It will generate the certificates and store them in the ssl_certificates/pem directory.

## Run project
The first time `start_in-sylva.sh` is executed a `.env` file is created.
The script will exit inviting you to edit this file with your own values.
This step is mandatory as it contains necessary configuration for each microservice.

The `.env` file contains explanation for each value so take time
to understand otherwise the project will not work properly.

> ⚠️ Project will need to re-built after editing environment variables.

So the first time you want to run this project, you should:
1) Execute `./start-in-sylva.sh` Note: if not executable, run `chmod +x start-in-sylva.sh`
2) Edit `.env` configuration file
3) [Build](#build-project) project
4) Follow [instructions bellow](#keycloak-configuration)

After that, you will need to run `./start-in-sylva.sh` to start the project.

At this point, all microservices' containers should be running, but not fully functional yet.

## Keycloak configuration
* Go to [pgAdmin](http://localhost:5050/) and log-in using credentials from `.env` file (`PGADMIN_DEFAULT_EMAIL` and `PGADMIN_DEFAULT_PASSWORD`)

▸ **Goal 1**:
Answer these questions from the project setup instructions above:
(a) In which directory are the generated certificates stored?
(b) What file is created the first time the start script is executed?
(c) Which two values from that file supply the pgAdmin login credentials?
▸ **Goal 2**:
For each statement, say whether it agrees with the project setup instructions above, and quote the words that decide it:
(a) Editing the configuration file is an optional step.
(b) The project has to be rebuilt after environment variables are edited.
(c) Once the start script is run after setup, every microservice is fully functional.

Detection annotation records

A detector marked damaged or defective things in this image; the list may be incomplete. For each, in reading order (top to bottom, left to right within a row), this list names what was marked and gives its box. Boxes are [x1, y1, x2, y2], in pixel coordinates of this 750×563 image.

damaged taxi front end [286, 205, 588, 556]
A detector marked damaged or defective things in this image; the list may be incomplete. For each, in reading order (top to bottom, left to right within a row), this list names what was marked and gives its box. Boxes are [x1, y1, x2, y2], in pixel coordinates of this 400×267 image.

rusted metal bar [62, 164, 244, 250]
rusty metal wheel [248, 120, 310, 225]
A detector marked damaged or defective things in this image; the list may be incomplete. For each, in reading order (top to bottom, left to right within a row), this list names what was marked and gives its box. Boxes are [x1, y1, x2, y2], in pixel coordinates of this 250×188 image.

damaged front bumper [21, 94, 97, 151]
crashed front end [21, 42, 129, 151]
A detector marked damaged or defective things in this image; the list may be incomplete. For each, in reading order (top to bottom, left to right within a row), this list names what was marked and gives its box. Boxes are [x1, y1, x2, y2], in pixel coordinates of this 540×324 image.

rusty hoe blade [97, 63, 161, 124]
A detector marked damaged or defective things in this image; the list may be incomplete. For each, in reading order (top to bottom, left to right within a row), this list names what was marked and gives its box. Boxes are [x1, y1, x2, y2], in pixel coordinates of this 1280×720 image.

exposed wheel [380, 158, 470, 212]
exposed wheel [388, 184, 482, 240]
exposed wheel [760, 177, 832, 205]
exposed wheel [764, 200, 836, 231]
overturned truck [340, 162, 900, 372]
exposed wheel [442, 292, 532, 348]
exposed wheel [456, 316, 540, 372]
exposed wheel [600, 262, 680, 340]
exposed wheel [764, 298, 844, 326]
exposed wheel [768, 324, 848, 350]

▸ **Exercise response 1**:
(a) The ssl_certificates/pem directory.
(b) A `.env` file.
(c) `PGADMIN_DEFAULT_EMAIL` and `PGADMIN_DEFAULT_PASSWORD`.

▸ **Exercise response 2**:
(a) No: "This step is mandatory as it contains necessary configuration for each microservice."
(b) Yes: "Project will need to re-built after editing environment variables."
(c) No: "all microservices' containers should be running, but not fully functional yet."